**TASK PROMPT**
Count the lines in the entries below that contain the string "crop", with case counting. Reply with the number alone.

**EXTRACTED ENTRIES**

::::::::::

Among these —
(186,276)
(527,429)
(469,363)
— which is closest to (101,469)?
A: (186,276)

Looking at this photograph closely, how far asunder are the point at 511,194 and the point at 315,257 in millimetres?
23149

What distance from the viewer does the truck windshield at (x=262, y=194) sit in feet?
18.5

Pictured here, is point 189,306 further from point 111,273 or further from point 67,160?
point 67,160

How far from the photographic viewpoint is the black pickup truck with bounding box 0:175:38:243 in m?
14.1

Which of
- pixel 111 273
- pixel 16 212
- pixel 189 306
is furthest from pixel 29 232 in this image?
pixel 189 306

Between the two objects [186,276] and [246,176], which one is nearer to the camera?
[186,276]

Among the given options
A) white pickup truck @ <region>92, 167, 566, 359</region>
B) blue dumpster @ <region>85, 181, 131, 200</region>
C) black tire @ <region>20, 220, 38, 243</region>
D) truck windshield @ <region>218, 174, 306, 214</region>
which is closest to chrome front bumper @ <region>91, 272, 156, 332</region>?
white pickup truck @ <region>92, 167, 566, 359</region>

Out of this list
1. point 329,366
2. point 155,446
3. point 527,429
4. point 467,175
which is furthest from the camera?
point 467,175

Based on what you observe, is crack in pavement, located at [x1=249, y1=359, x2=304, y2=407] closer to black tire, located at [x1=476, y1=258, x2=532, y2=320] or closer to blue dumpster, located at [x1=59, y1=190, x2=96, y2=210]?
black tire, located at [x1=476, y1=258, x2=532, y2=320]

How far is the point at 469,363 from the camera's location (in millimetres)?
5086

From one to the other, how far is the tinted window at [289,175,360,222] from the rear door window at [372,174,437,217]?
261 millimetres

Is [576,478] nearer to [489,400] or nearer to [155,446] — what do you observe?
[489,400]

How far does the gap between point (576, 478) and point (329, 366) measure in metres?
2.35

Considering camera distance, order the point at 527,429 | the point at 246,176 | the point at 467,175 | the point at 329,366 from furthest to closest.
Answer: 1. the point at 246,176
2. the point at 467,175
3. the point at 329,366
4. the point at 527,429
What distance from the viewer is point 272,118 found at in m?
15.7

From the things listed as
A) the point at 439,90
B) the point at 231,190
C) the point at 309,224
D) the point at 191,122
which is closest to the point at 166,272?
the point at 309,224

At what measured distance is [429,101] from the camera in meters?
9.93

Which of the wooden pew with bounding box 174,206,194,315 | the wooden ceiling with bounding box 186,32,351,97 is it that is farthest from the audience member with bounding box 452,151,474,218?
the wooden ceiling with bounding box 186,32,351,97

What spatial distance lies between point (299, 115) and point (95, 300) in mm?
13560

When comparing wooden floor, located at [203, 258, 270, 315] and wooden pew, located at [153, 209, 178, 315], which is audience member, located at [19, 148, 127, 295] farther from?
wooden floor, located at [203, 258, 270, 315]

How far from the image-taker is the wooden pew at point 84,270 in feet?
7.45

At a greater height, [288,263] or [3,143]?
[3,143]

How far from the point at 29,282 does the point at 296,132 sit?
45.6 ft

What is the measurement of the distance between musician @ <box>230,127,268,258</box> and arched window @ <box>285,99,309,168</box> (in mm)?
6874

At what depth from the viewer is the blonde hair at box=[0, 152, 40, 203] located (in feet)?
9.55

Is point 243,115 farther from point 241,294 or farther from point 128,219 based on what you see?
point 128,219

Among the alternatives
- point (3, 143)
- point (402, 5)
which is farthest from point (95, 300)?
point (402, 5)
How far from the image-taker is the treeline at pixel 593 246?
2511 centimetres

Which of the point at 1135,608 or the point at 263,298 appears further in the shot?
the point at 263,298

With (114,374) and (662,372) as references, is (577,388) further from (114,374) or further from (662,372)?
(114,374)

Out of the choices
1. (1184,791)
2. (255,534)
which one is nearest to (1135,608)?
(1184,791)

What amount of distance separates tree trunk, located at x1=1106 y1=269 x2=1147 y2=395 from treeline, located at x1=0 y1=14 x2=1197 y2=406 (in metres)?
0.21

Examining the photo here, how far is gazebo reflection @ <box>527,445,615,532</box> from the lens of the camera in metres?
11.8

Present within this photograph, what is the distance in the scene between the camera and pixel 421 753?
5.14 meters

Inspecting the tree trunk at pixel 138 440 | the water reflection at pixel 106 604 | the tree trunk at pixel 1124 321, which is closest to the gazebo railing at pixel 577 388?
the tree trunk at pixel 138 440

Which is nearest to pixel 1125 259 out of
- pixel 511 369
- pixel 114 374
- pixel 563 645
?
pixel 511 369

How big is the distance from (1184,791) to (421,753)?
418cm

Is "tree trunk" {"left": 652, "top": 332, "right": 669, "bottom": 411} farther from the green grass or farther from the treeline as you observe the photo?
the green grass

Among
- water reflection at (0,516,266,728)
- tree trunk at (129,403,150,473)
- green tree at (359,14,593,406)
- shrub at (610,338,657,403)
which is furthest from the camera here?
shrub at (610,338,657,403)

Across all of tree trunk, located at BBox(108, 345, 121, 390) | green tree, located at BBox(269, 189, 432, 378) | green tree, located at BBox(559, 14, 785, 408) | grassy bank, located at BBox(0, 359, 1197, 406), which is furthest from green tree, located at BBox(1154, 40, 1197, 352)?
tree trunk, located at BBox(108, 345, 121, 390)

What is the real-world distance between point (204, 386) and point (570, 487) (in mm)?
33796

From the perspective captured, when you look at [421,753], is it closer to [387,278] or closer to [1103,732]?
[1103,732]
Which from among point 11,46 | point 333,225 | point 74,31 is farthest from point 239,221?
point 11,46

::::::::::

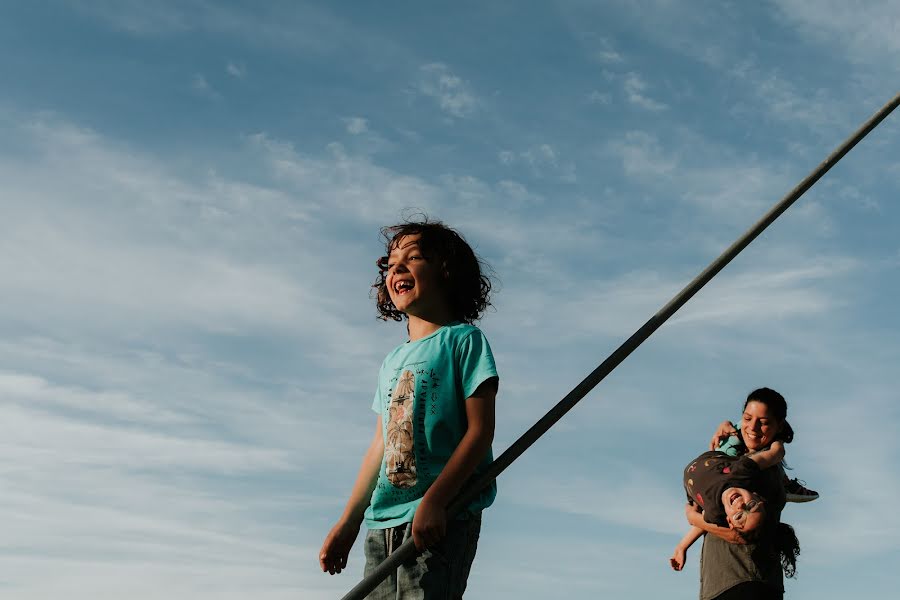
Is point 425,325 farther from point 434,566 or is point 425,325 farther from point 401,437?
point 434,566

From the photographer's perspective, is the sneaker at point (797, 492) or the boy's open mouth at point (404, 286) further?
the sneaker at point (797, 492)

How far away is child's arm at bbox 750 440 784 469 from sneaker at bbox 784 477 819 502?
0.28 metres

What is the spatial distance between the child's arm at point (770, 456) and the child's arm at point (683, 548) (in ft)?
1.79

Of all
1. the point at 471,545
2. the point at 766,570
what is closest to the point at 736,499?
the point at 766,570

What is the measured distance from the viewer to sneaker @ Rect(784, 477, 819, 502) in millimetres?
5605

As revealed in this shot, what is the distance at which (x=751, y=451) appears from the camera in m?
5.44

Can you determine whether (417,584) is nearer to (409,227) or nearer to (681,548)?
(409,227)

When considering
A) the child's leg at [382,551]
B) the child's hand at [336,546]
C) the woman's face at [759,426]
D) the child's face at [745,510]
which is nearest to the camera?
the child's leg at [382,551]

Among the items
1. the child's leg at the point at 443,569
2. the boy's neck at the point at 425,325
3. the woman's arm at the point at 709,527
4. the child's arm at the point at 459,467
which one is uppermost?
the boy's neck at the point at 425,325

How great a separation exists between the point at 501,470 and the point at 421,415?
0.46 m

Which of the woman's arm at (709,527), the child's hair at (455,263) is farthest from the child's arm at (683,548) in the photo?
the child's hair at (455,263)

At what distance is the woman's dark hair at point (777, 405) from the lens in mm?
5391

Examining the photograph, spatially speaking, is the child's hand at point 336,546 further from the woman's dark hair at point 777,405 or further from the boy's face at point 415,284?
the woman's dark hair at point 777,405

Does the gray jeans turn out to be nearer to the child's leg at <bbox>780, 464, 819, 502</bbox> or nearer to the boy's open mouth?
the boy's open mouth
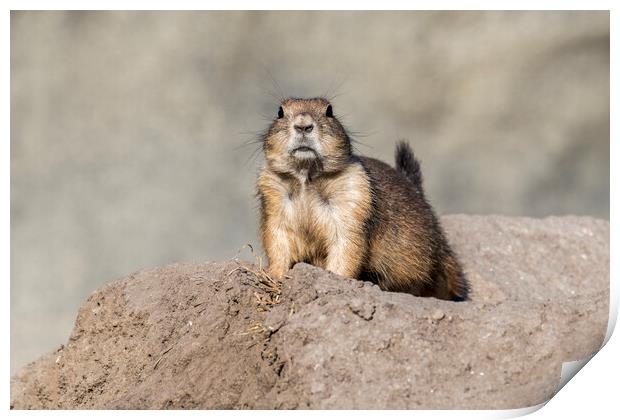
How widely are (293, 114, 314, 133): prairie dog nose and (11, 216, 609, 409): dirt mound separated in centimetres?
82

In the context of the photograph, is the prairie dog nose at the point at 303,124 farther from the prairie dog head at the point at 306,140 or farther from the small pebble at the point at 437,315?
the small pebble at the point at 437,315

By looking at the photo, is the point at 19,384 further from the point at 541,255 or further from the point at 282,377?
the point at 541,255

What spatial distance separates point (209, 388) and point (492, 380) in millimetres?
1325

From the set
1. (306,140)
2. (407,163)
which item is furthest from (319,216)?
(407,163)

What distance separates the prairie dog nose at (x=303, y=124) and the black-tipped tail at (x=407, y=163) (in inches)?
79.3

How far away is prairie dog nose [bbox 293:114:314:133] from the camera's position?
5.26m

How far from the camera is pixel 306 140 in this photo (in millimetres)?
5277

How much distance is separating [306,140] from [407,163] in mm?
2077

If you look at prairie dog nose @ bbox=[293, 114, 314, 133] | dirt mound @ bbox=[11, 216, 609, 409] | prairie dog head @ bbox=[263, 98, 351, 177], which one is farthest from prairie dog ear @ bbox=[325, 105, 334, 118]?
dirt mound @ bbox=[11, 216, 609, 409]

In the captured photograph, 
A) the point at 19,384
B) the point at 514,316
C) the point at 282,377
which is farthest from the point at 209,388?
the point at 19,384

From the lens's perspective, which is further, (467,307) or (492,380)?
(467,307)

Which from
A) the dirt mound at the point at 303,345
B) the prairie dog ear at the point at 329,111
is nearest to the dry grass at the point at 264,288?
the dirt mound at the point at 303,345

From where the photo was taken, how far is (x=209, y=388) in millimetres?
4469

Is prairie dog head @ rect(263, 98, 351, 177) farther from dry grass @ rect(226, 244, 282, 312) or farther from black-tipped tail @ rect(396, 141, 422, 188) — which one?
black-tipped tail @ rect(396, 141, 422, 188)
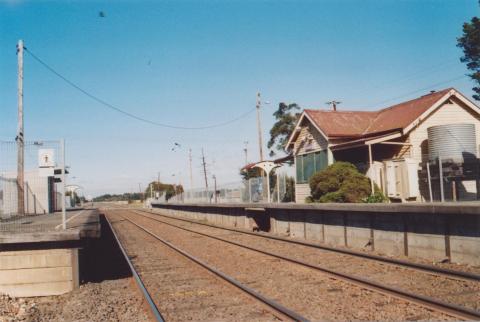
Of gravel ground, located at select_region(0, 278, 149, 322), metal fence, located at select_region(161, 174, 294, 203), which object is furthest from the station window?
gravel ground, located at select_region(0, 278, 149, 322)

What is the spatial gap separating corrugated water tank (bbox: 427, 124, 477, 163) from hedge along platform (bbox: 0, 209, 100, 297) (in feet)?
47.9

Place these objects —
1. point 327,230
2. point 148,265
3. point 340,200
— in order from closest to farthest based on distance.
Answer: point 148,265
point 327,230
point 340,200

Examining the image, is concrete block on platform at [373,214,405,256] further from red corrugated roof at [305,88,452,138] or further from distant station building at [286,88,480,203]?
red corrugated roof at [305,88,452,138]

::::::::::

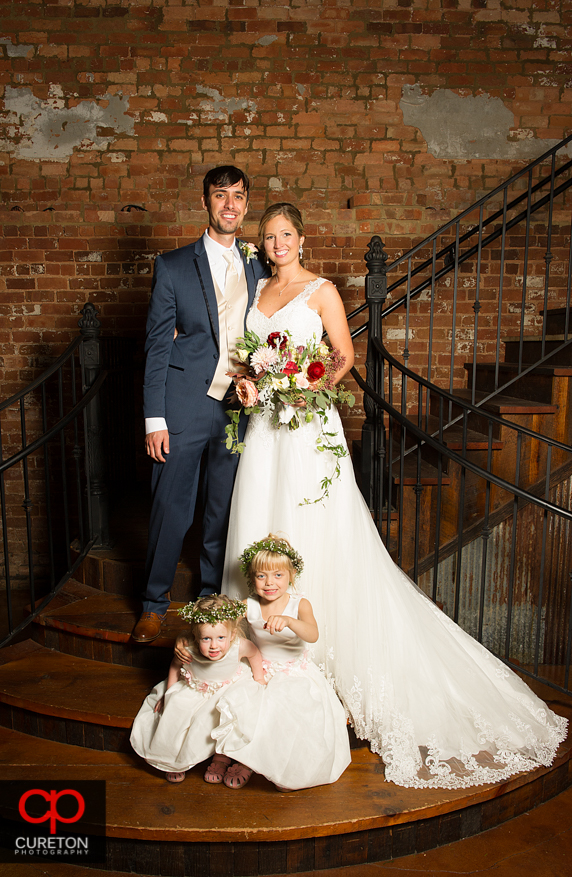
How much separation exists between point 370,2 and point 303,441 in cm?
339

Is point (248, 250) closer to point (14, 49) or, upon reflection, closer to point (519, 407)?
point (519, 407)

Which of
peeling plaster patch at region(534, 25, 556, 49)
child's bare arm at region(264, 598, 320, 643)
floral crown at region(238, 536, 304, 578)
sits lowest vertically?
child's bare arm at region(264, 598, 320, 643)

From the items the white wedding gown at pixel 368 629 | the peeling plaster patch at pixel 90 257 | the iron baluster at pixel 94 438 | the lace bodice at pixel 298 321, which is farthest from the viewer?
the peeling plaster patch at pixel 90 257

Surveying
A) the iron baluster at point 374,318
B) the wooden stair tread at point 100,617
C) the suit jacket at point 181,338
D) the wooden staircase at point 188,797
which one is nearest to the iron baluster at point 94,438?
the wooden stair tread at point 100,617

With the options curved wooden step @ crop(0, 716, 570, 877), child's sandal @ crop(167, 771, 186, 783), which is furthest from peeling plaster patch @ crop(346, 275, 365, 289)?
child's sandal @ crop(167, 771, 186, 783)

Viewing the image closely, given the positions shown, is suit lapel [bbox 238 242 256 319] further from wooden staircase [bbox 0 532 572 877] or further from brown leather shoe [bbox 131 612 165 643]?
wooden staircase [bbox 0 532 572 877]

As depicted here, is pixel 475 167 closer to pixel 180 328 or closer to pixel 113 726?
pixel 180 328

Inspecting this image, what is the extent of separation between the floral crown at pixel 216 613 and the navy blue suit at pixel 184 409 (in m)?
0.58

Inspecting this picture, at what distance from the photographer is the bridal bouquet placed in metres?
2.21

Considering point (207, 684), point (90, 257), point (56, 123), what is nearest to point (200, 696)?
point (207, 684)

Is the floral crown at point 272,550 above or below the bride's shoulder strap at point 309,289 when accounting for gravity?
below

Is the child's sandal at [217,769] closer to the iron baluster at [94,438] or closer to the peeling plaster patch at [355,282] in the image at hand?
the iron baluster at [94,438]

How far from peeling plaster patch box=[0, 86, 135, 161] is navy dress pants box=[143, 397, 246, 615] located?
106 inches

::::::::::

**SOLVED EXERCISE**
2